I'm working on moving some Parquet files in S3 over to Snowflake. The Storage Integration & External Stage were created just fine, and when I run the list @mystage
command I can see the file that I want to check out in S3 so I know it exists & that my connection works.
When I go to do any kind of querying on the columns or table metadata, nothing is returned.

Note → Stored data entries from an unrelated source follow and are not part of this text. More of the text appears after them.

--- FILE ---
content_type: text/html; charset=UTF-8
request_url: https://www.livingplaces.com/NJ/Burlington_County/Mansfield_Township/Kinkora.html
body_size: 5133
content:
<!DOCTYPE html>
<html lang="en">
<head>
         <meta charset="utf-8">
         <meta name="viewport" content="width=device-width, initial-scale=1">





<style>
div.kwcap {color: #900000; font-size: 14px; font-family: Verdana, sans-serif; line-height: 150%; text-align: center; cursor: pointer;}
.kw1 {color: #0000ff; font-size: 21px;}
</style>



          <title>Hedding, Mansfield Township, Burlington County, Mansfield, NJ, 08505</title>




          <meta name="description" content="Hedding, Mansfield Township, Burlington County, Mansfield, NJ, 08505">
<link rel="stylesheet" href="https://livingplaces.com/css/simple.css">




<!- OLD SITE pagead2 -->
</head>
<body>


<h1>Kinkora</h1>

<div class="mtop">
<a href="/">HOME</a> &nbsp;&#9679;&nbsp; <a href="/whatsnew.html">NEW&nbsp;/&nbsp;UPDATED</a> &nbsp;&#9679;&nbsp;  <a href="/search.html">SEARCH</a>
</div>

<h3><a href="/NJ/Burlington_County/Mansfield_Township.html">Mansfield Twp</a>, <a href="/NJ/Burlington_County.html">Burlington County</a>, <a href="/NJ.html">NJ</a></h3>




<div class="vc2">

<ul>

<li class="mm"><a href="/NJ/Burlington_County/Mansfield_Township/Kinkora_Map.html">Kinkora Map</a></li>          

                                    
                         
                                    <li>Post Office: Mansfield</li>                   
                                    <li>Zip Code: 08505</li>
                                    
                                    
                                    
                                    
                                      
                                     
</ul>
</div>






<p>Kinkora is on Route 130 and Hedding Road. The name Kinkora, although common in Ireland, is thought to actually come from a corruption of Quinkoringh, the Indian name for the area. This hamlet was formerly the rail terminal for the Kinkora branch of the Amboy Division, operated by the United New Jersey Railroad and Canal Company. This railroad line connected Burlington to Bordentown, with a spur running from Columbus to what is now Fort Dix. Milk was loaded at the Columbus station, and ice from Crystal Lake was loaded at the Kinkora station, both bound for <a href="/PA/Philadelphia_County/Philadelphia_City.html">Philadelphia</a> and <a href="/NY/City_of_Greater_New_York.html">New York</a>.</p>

I'm following the basic documentation from this
create stage manual_test_stage
url = 's3://cs-snowflake-poc/manual-loads/'
storage_integration = cs_snowflake_poc_s3;
create or replace file format parquet_format
type = 'parquet';
select *
from table(
infer_schema(
location=>'@manual_test_stage/campspot_production.Campsite/test.parquet',
file_format=>'parquet_format'
)
);
-- neither query works
select *
from table(
infer_schema(
location=>'@manual_test_stage',
file_format=>'parquet_format'
)
);
-- end goal is to use this to just create the table for me by automatically reading the schema, but i can't do that when select array_agg returns an empty array.
create table mytable
using template (
select array_agg(object_construct(*))
from table(
infer_schema(
location=>'@manual_test_stage/campspot_production.Campsite/test.parquet',
file_format=>'my_parquet_format'
)
));
Tried all sorts of things: I recreated the stage to not include a /
at the end, I tried like 5 different file format options in case that was screwing it up, and I loaded the parquet into Python to make sure it wasn't some issue with the actual file.
If anyone can help show me what I'm missing to get this to work it'd be much appreciated !
CodePudding user response:
INFER_SCHEMA allows to define FILES
parameter.
select *
from table(
infer_schema(
location=>'@manual_test_stage/campspot_production.Campsite',
file_format=>'parquet_format',
files=>'test.parquet'
)
);
Additionally checking the direct access is recommeded to confirm it is not a permission issue:
SELECT t.$1
FROM "@manual_test_stage/campspot_production.Campsite/test.parquet"
(file_format=>'parquet_format') AS t;